The growing tendency to subject members of national parliaments to disciplinary measures and criminal proceedings or to exclude them from parliamentary activities for statements made in the exercise of their democratic mandate is deeply concerning. Such practices may be used as instruments of political retaliation against members of parliament, particularly those belonging to opposition parties or minority groups. They undermine democratic debate and erode public trust in parliamentary institutions.

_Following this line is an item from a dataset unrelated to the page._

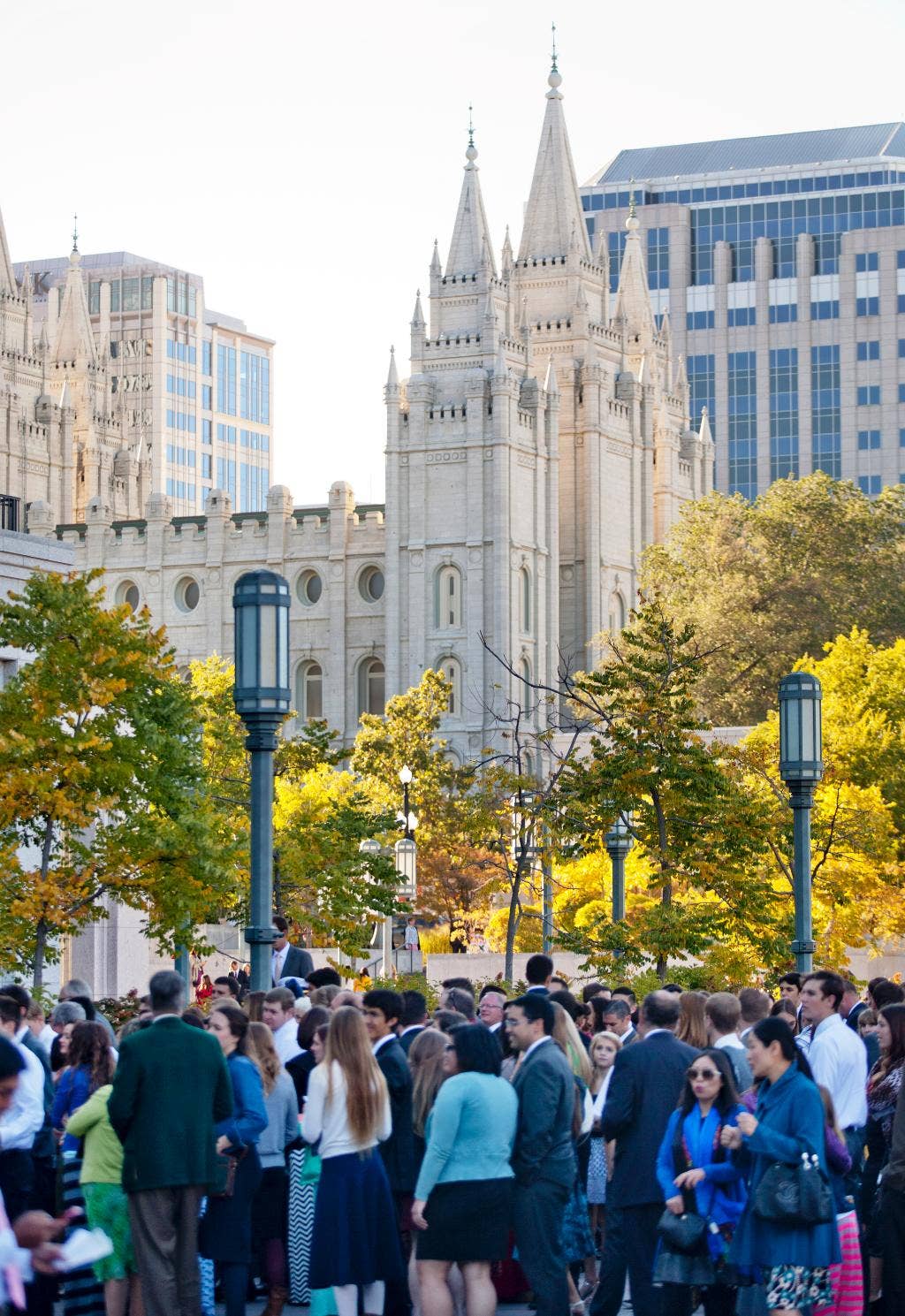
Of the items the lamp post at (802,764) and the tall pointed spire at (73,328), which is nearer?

As stressed in the Parliamentary Assembly’s Resolution 2381 (2021) “Should politicians be prosecuted for statements made in the exercise of their mandate?”, as well as Resolution 1900 (2012) “The definition of political prisoner” and Resolution 1950 (2013) on “Keeping political and criminal responsibility separate”, the freedom of expression of parliamentarians constitutes a cornerstone of pluralist democracy and must be protected both within and beyond parliamentary premises.
The consistent case law of the European Court of Human Rights holds that political speech enjoys a high level of protection under Article 10 of the European Convention on Human Rights (ETS No. 5), particularly when it concerns matters of public interest or criticism of the government. The Court has also emphasised that restrictions on such expression must be strictly necessary in a democratic society and subject to effective judicial review.
Hate speech, incitement to violence, or discrimination can never be tolerated; however, legitimate political criticism and dissent must not be confused with such prohibited conduct.
The Assembly should examine, from a legal and human rights perspective, the situation of parliamentarians subjected to disciplinary or judicial measures for exercising their freedom of expression, in light of the principles upheld by the Council of Europe and, in particular, the European Convention on Human Rights.